Home video, personal story of Friday’s gas leak

UPDATE: The city has identified the well site with a press release this morning, as the Smith Yorlum #7. A blog post by TexasSharon links to the latest permits with the Texas Railroad Commission, which shows Star of Texas was the original operator of the well. 

Pam Brewer, one of the residents near the Bradford Eagleridge well site along Jim Christal Road in western Denton on Friday, disputes the report that the “emissions event” began at 8 a.m.

Brewer says the noise woke her up about 3 a.m. At about 6:30 a.m., when there was enough light for her to get some video, as she got ready for work, she shot this:

Apr 19, 2013 (1)

“Unbeknownst to me, this was not supposed to be happening,” Brewer said.

She said she was even more upset when she left for work and drove by the crew, sitting in their pickups. They had left the pad site and were watching the geyser of gas and fluids from a safe distance. She had left her daughter and newborn grandchild behind, only to learn later that the fire department came, banging on the door and telling them to leave.

“They told her not to turn on the lights or anything, just grab her purse and go,” Brewer said. “My daughter was so upset that she forgot to buckle the baby’s carrier into the cart seat.”

Her husband tried to go back home, but the fire department wouldn’t let him pass, Brewer said. Instead, he stayed there with the fire department all day.

She said she didn’t know enough about drilling and production processes to understand what she saw at the pad site in the days and weeks before the failure to be specific. But, it had been busy for weeks with bright lights and rigs going in and out.

“Sometimes it would be a city of trailers and then the people would all leave, and then later they would all come back,” Brewer said. “There was always a lot of activity.”

In other words, activity that sounds consistent with a new frack job. The well site was originally permitted in 2003 with another operator, Wolsey Well Service. Eagleridge Operating is the newest operator at the site, and city records show it submitted a new permit for that site in 2010.

During Denton’s years-long battle to update its ordinance governing natural gas drilling and production in the city limits, Eagleridge claimed vested rights on its permits, which we reported last year. (Here’s the last from that chain of stories.)

I recently made an open records request seeking information on whether any other operators might try to do the same — pursue their currents interests in wells or permits under the old rules — and found that Devon Energy also rattled those “vested rights” chains with the city.

Inside the city limits, Eagleridge Operating has 54 wells, and Devon has 69 wells, according to the city’s database.

Outside the city limits in the extra-territorial jurisdiction, where the new ordinance has some teeth but not as much as inside the city, Eagleridge has 8 wells and Devon has 90.

Brewer said she finds the permitting and setback process maddening, given how much trouble the city gave her family when they first moved to the neighborhood, which is zoned industrial, and wanted to build a pig barn so that her daughter could raise and show hogs for FFA.
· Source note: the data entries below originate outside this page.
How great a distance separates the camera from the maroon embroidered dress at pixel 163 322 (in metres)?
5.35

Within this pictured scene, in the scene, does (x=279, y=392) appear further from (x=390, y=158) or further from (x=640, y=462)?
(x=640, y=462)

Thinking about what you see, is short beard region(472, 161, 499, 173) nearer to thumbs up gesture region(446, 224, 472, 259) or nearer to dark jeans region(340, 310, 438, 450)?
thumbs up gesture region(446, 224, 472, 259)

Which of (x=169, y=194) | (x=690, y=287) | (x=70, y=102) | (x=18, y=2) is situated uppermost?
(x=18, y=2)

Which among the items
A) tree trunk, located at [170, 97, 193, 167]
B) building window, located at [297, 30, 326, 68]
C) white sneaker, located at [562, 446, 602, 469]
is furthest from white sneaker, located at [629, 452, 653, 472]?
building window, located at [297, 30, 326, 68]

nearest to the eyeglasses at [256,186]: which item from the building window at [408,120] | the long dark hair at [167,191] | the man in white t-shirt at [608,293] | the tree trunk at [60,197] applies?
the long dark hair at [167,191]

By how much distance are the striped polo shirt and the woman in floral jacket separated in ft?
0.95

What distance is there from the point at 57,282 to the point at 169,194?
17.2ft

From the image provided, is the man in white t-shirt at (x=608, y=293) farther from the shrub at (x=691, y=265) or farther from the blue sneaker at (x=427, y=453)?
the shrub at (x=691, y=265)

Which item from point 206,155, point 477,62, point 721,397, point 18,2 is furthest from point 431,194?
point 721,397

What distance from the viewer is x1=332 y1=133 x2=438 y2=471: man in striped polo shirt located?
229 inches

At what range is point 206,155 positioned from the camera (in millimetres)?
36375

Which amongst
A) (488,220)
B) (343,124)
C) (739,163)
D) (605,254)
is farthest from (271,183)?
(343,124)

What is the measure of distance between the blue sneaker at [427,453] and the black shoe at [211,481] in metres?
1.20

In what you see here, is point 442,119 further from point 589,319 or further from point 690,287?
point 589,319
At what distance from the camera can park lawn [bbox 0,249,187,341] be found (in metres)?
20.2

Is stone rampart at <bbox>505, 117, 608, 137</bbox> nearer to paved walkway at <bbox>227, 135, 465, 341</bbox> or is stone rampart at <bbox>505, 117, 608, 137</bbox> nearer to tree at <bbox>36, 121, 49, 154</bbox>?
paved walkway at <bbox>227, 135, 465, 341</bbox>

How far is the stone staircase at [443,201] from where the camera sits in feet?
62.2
“They told me I couldn’t have animals within 1,000 feet of houses,” Brewer said. “But now there’s a rig within 1,000 feet of houses out here.”

Furthermore, her neighbor leased land for the gas pipeline that runs close to her house and, she said, “nobody asked me how I felt about it.”

Now that she knows what happened Friday wasn’t normal, she isn’t going to wait to call the fire department, she said.